[Recorded data]
= = = = = = =
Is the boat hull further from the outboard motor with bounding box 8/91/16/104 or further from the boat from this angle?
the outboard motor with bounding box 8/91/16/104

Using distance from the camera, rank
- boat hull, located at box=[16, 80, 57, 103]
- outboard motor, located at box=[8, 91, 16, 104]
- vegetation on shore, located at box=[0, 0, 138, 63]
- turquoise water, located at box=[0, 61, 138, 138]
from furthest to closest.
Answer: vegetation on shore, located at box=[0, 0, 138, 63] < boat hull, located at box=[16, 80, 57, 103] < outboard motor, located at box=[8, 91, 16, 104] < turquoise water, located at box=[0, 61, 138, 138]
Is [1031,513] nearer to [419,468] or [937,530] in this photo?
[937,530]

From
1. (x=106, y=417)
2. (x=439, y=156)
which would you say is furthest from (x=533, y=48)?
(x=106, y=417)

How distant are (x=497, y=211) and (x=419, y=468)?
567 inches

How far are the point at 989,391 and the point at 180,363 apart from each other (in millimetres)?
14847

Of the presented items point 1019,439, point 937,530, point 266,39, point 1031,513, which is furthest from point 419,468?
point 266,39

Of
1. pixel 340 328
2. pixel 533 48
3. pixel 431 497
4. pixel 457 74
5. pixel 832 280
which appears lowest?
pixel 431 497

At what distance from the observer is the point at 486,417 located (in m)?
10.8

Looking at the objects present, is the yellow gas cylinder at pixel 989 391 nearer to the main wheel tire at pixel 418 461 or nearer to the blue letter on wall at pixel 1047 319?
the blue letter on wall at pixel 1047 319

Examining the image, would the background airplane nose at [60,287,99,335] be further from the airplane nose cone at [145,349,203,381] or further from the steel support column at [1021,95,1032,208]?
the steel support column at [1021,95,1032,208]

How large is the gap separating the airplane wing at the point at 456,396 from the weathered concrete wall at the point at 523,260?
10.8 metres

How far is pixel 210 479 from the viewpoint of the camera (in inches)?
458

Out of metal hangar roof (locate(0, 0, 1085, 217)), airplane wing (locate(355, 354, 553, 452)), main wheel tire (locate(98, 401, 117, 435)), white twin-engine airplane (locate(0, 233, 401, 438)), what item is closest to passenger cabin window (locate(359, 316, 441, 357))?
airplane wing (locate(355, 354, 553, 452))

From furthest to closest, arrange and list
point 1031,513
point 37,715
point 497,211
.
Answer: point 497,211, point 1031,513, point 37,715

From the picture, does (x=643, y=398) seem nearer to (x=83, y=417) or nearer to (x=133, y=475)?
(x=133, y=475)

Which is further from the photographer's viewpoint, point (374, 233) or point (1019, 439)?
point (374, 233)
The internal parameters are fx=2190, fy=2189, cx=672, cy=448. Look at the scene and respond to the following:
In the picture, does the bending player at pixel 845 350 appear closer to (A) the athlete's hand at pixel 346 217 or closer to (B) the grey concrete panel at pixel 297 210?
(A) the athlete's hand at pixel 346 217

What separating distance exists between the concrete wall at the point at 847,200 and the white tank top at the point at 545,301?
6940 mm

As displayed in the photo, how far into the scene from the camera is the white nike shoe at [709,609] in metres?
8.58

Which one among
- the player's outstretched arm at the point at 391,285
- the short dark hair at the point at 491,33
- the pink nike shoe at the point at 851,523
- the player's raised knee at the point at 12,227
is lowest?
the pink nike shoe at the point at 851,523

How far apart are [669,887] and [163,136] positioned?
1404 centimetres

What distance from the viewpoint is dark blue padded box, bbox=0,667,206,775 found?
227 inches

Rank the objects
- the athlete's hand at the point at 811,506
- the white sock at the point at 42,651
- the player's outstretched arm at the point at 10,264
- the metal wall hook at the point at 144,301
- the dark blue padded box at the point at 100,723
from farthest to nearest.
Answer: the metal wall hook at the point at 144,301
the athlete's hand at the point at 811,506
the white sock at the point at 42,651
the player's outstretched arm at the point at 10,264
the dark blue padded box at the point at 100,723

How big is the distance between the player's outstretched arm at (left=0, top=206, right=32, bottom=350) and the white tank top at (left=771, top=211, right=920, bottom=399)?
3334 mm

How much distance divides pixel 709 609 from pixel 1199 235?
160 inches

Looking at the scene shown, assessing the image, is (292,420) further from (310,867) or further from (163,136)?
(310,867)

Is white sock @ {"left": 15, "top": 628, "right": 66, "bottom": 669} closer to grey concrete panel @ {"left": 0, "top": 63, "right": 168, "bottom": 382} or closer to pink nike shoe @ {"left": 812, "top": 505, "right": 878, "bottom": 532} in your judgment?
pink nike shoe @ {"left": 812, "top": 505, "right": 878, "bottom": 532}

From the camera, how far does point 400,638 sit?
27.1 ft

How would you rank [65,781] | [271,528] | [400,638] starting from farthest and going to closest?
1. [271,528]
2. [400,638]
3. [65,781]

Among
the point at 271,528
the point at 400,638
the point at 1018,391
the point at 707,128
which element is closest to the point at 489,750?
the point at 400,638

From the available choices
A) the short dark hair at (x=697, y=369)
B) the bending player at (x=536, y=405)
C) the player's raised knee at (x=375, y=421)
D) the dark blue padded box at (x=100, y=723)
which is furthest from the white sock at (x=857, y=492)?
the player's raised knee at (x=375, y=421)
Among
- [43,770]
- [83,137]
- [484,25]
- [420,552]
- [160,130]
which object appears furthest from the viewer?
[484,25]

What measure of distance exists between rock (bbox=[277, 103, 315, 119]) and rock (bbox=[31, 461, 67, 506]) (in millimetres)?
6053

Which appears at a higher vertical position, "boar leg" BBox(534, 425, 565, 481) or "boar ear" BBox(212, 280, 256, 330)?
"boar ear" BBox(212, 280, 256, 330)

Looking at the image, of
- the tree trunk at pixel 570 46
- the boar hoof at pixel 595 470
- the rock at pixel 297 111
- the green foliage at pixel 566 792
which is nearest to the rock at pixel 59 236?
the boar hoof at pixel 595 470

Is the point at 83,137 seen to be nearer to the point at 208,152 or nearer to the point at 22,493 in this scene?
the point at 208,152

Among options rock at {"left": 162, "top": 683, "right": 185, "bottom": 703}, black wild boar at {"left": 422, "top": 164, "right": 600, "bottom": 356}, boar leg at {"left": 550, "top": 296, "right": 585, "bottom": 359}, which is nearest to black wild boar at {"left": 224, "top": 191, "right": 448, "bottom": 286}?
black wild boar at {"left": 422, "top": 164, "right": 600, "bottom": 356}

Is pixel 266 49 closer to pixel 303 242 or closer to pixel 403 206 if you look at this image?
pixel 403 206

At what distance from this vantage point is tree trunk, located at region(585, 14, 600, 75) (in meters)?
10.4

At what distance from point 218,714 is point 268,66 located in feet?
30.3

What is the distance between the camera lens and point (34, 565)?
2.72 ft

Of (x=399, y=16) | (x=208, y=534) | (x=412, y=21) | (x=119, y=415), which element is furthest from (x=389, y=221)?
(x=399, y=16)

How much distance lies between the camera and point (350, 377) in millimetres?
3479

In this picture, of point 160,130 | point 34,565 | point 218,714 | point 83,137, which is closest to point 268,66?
= = = = = = =
**Exercise goal**
Return each line of the records above exactly as it reads.

**Problem solution**
Is the boat hull further from the outboard motor with bounding box 8/91/16/104 or further from the boat from this angle?
the outboard motor with bounding box 8/91/16/104

Using distance from the camera, rank
- boat hull, located at box=[16, 80, 57, 103]
- outboard motor, located at box=[8, 91, 16, 104]
- vegetation on shore, located at box=[0, 0, 138, 63]
- turquoise water, located at box=[0, 61, 138, 138]
from furthest to closest.
Answer: vegetation on shore, located at box=[0, 0, 138, 63] < boat hull, located at box=[16, 80, 57, 103] < outboard motor, located at box=[8, 91, 16, 104] < turquoise water, located at box=[0, 61, 138, 138]
Is [1031,513] nearer to [419,468] or [937,530] in this photo?
[937,530]

From
1. (x=106, y=417)
2. (x=439, y=156)
which would you say is furthest from (x=533, y=48)?
(x=106, y=417)

How distant are (x=497, y=211) and (x=419, y=468)?
567 inches

How far are the point at 989,391 and the point at 180,363 apart from each other (in millimetres)?
14847

Of the presented items point 1019,439, point 937,530, point 266,39, point 1031,513, which is furthest from point 419,468?
point 266,39

Of
1. pixel 340 328
2. pixel 533 48
3. pixel 431 497
4. pixel 457 74
5. pixel 832 280
which appears lowest?
pixel 431 497

At what distance from the observer is the point at 486,417 located (in m)?
10.8

Looking at the objects present, is the yellow gas cylinder at pixel 989 391 nearer to the main wheel tire at pixel 418 461 or nearer to the blue letter on wall at pixel 1047 319?
the blue letter on wall at pixel 1047 319

Examining the image, would the background airplane nose at [60,287,99,335] be further from the airplane nose cone at [145,349,203,381] or further from the steel support column at [1021,95,1032,208]?
the steel support column at [1021,95,1032,208]

How large is the gap separating the airplane wing at the point at 456,396 from the weathered concrete wall at the point at 523,260?
10.8 metres

How far is pixel 210 479 from the viewpoint of the camera (in inches)?
458

Out of metal hangar roof (locate(0, 0, 1085, 217)), airplane wing (locate(355, 354, 553, 452)), main wheel tire (locate(98, 401, 117, 435)), white twin-engine airplane (locate(0, 233, 401, 438)), what item is closest to passenger cabin window (locate(359, 316, 441, 357))?
airplane wing (locate(355, 354, 553, 452))

From furthest to closest, arrange and list
point 1031,513
point 37,715
point 497,211
.
Answer: point 497,211, point 1031,513, point 37,715

From the picture, does (x=643, y=398) seem nearer to (x=83, y=417) or nearer to (x=133, y=475)?
(x=133, y=475)

Which is further from the photographer's viewpoint, point (374, 233) or point (1019, 439)?
point (374, 233)
The internal parameters are fx=2190, fy=2189, cx=672, cy=448. Look at the scene and respond to the following:
In the picture, does the bending player at pixel 845 350 appear closer to (A) the athlete's hand at pixel 346 217 or closer to (B) the grey concrete panel at pixel 297 210?
(A) the athlete's hand at pixel 346 217

What separating distance exists between the concrete wall at the point at 847,200 and the white tank top at the point at 545,301?
6940 mm

As displayed in the photo, how far into the scene from the camera is the white nike shoe at [709,609] in metres?
8.58

Which one among
- the player's outstretched arm at the point at 391,285
- the short dark hair at the point at 491,33
- the pink nike shoe at the point at 851,523
- the player's raised knee at the point at 12,227
is lowest?
the pink nike shoe at the point at 851,523

How far apart are [669,887] and [163,136] positioned?
1404 centimetres

What distance from the viewpoint is dark blue padded box, bbox=0,667,206,775 found?
227 inches

Rank the objects
- the athlete's hand at the point at 811,506
- the white sock at the point at 42,651
- the player's outstretched arm at the point at 10,264
- the metal wall hook at the point at 144,301
- the dark blue padded box at the point at 100,723
from farthest to nearest.
Answer: the metal wall hook at the point at 144,301
the athlete's hand at the point at 811,506
the white sock at the point at 42,651
the player's outstretched arm at the point at 10,264
the dark blue padded box at the point at 100,723

How big is the distance between the player's outstretched arm at (left=0, top=206, right=32, bottom=350) and the white tank top at (left=771, top=211, right=920, bottom=399)?
3334 mm

How much distance divides pixel 709 609 from pixel 1199 235?
160 inches

Looking at the scene shown, assessing the image, is (292,420) further from (310,867) or further from (163,136)?
(310,867)

Is white sock @ {"left": 15, "top": 628, "right": 66, "bottom": 669} closer to grey concrete panel @ {"left": 0, "top": 63, "right": 168, "bottom": 382} or closer to pink nike shoe @ {"left": 812, "top": 505, "right": 878, "bottom": 532} in your judgment?
pink nike shoe @ {"left": 812, "top": 505, "right": 878, "bottom": 532}

From the camera, how far does point 400,638 sit?
27.1 ft

How would you rank [65,781] | [271,528] | [400,638] starting from farthest and going to closest?
1. [271,528]
2. [400,638]
3. [65,781]

Among
the point at 271,528
the point at 400,638
the point at 1018,391
the point at 707,128
which element is closest to the point at 489,750?
the point at 400,638

From the available choices
A) the short dark hair at (x=697, y=369)
B) the bending player at (x=536, y=405)
C) the player's raised knee at (x=375, y=421)
D) the dark blue padded box at (x=100, y=723)
which is furthest from the white sock at (x=857, y=492)?
the player's raised knee at (x=375, y=421)
Among
- [43,770]
- [83,137]
- [484,25]
- [420,552]
- [160,130]
which object appears furthest from the viewer?
[484,25]

What measure of distance exists between rock (bbox=[277, 103, 315, 119]) and rock (bbox=[31, 461, 67, 506]) (in millimetres)?
6053

Which appears at a higher vertical position, "boar leg" BBox(534, 425, 565, 481) or "boar ear" BBox(212, 280, 256, 330)?
"boar ear" BBox(212, 280, 256, 330)

Looking at the image, of
- the tree trunk at pixel 570 46
- the boar hoof at pixel 595 470
- the rock at pixel 297 111
- the green foliage at pixel 566 792
which is nearest to the rock at pixel 59 236?
the boar hoof at pixel 595 470

Is the point at 83,137 seen to be nearer to the point at 208,152 or nearer to the point at 22,493 in this scene?
the point at 208,152

Among options rock at {"left": 162, "top": 683, "right": 185, "bottom": 703}, black wild boar at {"left": 422, "top": 164, "right": 600, "bottom": 356}, boar leg at {"left": 550, "top": 296, "right": 585, "bottom": 359}, which is nearest to black wild boar at {"left": 224, "top": 191, "right": 448, "bottom": 286}?
black wild boar at {"left": 422, "top": 164, "right": 600, "bottom": 356}

Is pixel 266 49 closer to pixel 303 242 or closer to pixel 403 206 if you look at this image?
pixel 403 206

At what distance from this vantage point is tree trunk, located at region(585, 14, 600, 75) (in meters)?
10.4

At what distance from point 218,714 is point 268,66 located in feet?
30.3

What is the distance between the camera lens and point (34, 565)?
2.72 ft

Of (x=399, y=16) | (x=208, y=534) | (x=412, y=21) | (x=119, y=415), which element is furthest from (x=389, y=221)?
(x=399, y=16)

How much distance lies between the camera and point (350, 377) in millimetres?
3479

In this picture, of point 160,130 | point 34,565 | point 218,714 | point 83,137, which is closest to point 268,66?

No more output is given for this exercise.